The Power and Fun of SQL – Let’s Have Some Fun with an April 2015 Online SQL Challenge

IDUG is dedicated to the support of not only database administrators, but also developers who use our databases. This means that we’re dedicated to sharing information about the many features of SQL and of DB2 in particular. Why is this important? Well, for some very basic reasons.

  • Delivering SQL-based solutions can happen quickly

Developers can generally construct and test SQL quickly. Therefore, if the SQL can incorporate significant programming features then the resulting application processing can also be developed and tested quickly.

  • SQL is portable

SQL runs on the server to which it is directed. Therefore, if more application logic can be pushed into an SQL statement, then that statement can be placed into a variety of application programs or embedded in various tools, on a variety of platforms. This gives an enterprise leverage in selecting platforms.

  • Advanced SQL can be a performance advantage

This performance advantage is realized when a process that requires multiple database calls can be consolidated into a single database call. Reducing the calls to the database, the network message traffic, and quantity of data sent by the database and processed by the application can result in a dramatic performance improvement of a data intensive process.

● **Dataset extract**:
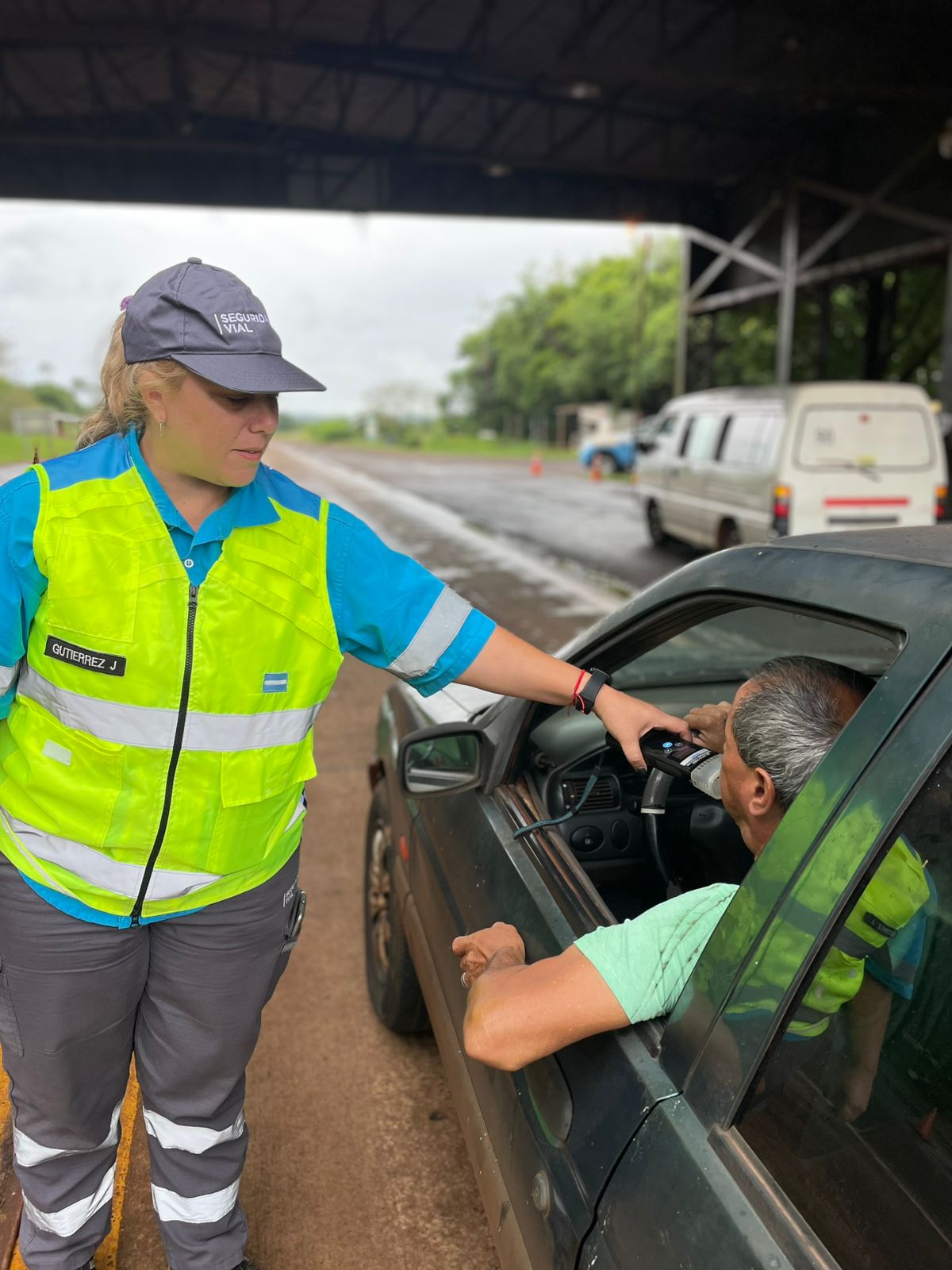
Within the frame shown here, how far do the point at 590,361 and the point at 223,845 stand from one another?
185ft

● **Parts of the exercise**:
(1) Set down the part of the SQL article that runs from "Developers can generally" down to "in selecting platforms.", copying every word unchanged.
(2) Resume the article on the advantages of SQL where it stops, and carry it forward from its last sentence.

● **Per-task outputs**:
(1)
Developers can generally construct and test SQL quickly. Therefore, if the SQL can incorporate significant programming features then the resulting application processing can also be developed and tested quickly.

  • SQL is portable

SQL runs on the server to which it is directed. Therefore, if more application logic can be pushed into an SQL statement, then that statement can be placed into a variety of application programs or embedded in various tools, on a variety of platforms. This gives an enterprise leverage in selecting platforms.

(2)
SQL is a Programming Language

Have read you the SQL manuals lately? There is one for DB2 for z/OS and two for DB2 for LUW. Many people use these reference as just that, references. However, I frequently encourage people to actually read the manuals. In the very least you should read the “SQL Queries” chapters (chapter 6 in the DB2 for LUW SQL Reference Volume 1, chapter 4 in the DB2 for z/OS SQL Reference). It is absolutely amazing what you can do with the SQL language in DB2:

  • Subqueries, joins, anti-joins
  • Complex built-in functions and user-defined functions
  • Online analytical functionality
  • Aggregation
  • Recursion, looping
  • XML processing and generation
  • JSON processing
  • SQL PL programming for stored procedures, functions, and triggers

Getting a good SQL education can be a bit of a challenge. There are some good classes out there and plenty of examples to be found on the internet. However, some of the best education possible is to just give it a try. This is actually really easy for developers to do as DB2 Express-C and IBM Data Studio can both be downloaded for free from the IBM web site, and the DB2 sample database can be created for immediate testing of various SQL capabilities.

The Dojo Concept

The concept of the SQL Dojo was brought to IDUG and the IDUG Content Committee by Content Committee member Kurt Struyf. Kurt had attended a local application developer’s user group meeting and was blown away by the comradery and support brought out by the Dojo exercise. As IDUG was coming up with more ideas to support application developers, Kurt had the brilliant idea to bring the dojo concept to SQL and IDUG. It was an instant success and we’re expanding on it every year.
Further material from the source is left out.